## START SUPPLIED PASSAGE

Christ Calls at the Crossroads: Restoration

Mark Diller Harder

Luke 15:1-32

I assume that at some point in your life, or many points in your life, each of you has had that experience of losing something or misplacing some item – and not knowing where or if you might find it. So, I am curious, what are some of the things that you have lost. Just call them out: keys, wallet, tickets, jackets, etc. (Interact with what is called out). We all lose things.

Sometimes the item is not so valuable – some food, a piece of clothing, maybe a book. You are sorry it is lost, but you can go without it and move on. The thing I seem to occasionally lose are spring jackets, that get left behind somewhere when the day warms up, and sure, I miss it, and sometimes I find it again, even a half year later like I did a few weeks ago, but life goes on and you kind of forget about it. But some things are a little more important, like car keys or wallets. There is this panic when you can’t find them. You look everywhere and tear the room or house or area apart trying to find them. I lost my van keys at Killarney Provincial Park one year near the start of a road trip to Winnipeg and never did find them. They are probably still in the woods there somewhere. Thankfully, Rachel still had hers and we could go on. And I remember that feeling in the gut when I came out to my hung jacket in a church lobby and my wallet was gone. It actually had been stolen, but I soon found the wallet in the bathroom garbage, all the ID intact and only the cash missing. Whew! You can lose people too. My Dad would take my brother and I to Edmonton Oilers games about once a year growing up, and one time Kendall someone how left the bathroom before us and got separated in the huge bustling crowd, and it was much later when my panicky Dad heard the loudspeaker announcement in the deep voice call out that the father who was missing a young child could go to Gate 17 to claim him.

## END SUPPLIED PASSAGE
## START PROVIDED RECORDS

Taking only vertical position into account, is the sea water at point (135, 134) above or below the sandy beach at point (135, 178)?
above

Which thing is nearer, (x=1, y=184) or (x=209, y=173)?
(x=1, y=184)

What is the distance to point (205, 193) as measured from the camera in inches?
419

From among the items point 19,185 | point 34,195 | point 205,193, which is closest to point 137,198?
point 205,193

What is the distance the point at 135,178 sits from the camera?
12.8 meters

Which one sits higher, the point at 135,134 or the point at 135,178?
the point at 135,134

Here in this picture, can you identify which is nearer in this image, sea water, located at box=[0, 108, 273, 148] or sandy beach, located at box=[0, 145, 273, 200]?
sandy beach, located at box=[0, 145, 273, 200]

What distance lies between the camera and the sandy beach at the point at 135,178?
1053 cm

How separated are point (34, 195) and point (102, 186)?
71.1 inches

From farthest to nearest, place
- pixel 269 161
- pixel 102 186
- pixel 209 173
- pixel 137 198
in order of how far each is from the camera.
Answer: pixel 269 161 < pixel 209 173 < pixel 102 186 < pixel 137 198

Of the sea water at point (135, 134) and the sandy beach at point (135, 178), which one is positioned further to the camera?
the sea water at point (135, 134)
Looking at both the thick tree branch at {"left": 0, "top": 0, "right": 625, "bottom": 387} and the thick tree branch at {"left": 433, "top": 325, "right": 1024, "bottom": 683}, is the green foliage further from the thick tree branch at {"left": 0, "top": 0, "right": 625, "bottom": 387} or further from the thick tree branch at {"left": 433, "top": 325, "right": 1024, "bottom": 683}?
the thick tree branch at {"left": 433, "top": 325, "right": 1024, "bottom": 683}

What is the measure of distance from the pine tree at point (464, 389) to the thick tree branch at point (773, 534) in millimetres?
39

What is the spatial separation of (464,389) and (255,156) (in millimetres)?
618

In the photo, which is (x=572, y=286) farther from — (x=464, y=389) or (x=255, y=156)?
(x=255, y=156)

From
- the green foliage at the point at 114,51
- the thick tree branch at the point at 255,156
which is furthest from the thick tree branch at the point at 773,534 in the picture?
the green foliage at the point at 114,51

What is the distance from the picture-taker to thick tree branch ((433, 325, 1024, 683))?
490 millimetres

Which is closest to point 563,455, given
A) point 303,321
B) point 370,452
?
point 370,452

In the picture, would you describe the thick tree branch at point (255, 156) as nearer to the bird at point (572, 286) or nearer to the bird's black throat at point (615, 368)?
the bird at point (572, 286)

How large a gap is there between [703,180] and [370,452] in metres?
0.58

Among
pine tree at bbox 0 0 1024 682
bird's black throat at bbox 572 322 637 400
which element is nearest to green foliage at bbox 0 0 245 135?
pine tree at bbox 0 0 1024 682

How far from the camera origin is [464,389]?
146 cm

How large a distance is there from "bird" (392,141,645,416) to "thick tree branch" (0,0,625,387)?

## END PROVIDED RECORDS

WHAT TO PRODUCE
Update the sermon from the words "Mark Diller Harder" through "all lose things.", writing "umbrellas" in place of "tickets". The material has no connection to the sermon.

RESULT
Mark Diller Harder

Luke 15:1-32

I assume that at some point in your life, or many points in your life, each of you has had that experience of losing something or misplacing some item – and not knowing where or if you might find it. So, I am curious, what are some of the things that you have lost. Just call them out: keys, wallet, umbrellas, jackets, etc. (Interact with what is called out). We all lose things.